交通心腎とは

交通心腎(こうつうしんじん)とは、心と腎の連携(心腎相交)を回復させ、水火のバランスを整える治法を指します。
心は火に属し上にあり、腎は水に属し下にありますが、正常では心火は下に降りて腎を温め、腎水は上に昇って心を潤すことで、陰陽の調和が保たれています。
しかし、この連携が失われると「心腎不交」となり、水火の不調和によって精神・睡眠・自律機能にさまざまな異常が現れます。

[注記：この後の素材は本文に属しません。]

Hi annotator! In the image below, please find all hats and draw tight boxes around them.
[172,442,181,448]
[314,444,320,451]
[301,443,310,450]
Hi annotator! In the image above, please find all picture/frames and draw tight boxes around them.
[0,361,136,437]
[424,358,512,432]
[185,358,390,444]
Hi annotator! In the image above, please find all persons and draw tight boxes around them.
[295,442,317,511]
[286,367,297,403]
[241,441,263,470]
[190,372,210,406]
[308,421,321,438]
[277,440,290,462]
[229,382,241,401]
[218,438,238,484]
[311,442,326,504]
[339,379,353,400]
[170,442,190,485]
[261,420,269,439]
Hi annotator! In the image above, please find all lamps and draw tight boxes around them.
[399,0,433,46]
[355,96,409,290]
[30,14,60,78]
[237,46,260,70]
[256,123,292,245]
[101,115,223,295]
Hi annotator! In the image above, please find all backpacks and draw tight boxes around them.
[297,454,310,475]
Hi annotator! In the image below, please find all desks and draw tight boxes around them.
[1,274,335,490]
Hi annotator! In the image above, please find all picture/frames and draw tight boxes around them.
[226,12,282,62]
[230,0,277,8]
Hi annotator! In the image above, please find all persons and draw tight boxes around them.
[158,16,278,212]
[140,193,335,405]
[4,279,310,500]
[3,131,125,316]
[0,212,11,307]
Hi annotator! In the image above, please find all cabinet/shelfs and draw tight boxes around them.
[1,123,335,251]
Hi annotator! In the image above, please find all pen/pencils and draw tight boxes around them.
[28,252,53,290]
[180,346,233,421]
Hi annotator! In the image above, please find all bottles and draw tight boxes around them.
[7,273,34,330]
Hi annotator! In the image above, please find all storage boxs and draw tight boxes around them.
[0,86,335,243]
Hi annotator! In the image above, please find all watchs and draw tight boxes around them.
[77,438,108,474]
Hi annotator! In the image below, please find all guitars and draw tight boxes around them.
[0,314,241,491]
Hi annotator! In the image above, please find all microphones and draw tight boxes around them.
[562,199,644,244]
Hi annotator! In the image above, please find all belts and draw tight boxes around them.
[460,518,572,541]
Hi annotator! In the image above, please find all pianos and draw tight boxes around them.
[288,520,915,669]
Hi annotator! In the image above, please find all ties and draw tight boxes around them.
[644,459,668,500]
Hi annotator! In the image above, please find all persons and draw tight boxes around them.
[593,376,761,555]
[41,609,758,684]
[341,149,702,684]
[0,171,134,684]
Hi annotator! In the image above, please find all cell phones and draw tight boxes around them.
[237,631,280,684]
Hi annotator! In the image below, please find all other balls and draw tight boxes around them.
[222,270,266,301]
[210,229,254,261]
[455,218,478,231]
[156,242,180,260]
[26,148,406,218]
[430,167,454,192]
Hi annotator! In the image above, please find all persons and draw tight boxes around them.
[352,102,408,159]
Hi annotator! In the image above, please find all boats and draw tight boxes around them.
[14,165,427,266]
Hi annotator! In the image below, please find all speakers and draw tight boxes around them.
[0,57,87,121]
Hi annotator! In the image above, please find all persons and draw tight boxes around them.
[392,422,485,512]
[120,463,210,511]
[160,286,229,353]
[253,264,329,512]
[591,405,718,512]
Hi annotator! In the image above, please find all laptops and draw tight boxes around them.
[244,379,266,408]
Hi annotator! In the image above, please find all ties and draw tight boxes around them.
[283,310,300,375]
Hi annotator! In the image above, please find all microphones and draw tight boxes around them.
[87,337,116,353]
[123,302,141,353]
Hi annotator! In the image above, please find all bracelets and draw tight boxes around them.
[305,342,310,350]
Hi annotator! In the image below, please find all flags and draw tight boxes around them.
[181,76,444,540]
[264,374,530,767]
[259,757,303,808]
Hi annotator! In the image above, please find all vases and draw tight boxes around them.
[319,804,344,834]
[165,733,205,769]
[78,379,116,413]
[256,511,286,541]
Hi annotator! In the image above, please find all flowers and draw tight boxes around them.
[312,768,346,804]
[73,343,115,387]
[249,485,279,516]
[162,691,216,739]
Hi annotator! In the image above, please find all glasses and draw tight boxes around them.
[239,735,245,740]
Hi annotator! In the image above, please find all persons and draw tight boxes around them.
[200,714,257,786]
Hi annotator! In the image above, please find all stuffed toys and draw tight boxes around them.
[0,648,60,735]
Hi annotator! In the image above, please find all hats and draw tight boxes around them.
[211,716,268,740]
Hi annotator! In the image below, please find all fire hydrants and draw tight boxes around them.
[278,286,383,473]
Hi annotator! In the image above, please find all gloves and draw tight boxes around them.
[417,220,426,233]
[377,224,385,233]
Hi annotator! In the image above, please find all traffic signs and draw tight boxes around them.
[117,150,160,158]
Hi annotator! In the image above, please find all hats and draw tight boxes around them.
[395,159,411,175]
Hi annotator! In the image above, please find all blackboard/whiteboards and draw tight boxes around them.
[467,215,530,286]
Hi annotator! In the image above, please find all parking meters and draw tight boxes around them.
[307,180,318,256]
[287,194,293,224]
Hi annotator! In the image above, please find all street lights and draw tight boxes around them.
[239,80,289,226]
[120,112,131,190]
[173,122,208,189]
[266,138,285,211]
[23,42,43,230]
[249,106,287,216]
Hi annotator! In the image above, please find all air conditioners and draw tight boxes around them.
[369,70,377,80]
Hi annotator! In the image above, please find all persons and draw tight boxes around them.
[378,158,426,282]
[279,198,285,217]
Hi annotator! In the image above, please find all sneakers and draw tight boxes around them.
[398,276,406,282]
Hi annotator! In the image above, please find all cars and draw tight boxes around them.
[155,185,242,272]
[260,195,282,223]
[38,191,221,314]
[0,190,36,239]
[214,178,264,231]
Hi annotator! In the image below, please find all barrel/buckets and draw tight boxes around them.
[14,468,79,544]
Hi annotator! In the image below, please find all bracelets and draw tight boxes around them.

交通心腎は、腎陰を補いながら心火を適度に抑え、上下の交流を回復させることを目的とする治法です。
単なる補陰や清火ではなく、「上下の交通」を回復させる点に特徴があり、精神症状や不眠に対して重要な治療法です。

主な適応病証
心腎不交
陰虚火旺(心腎に関連するもの)
腎陰虚による心火亢進
・虚火上擾

主な症状
不眠(入眠困難・中途覚醒)、動悸、不安感、焦燥感、寝汗、口渇、めまい、耳鳴りなど。

治法の目的
・心と腎の連携を回復させる
・水火のバランスを整える
・虚火を抑える
・精神・睡眠状態を安定させる

代表的な配穴例
神門心兪腎兪太谿照海三陰交など。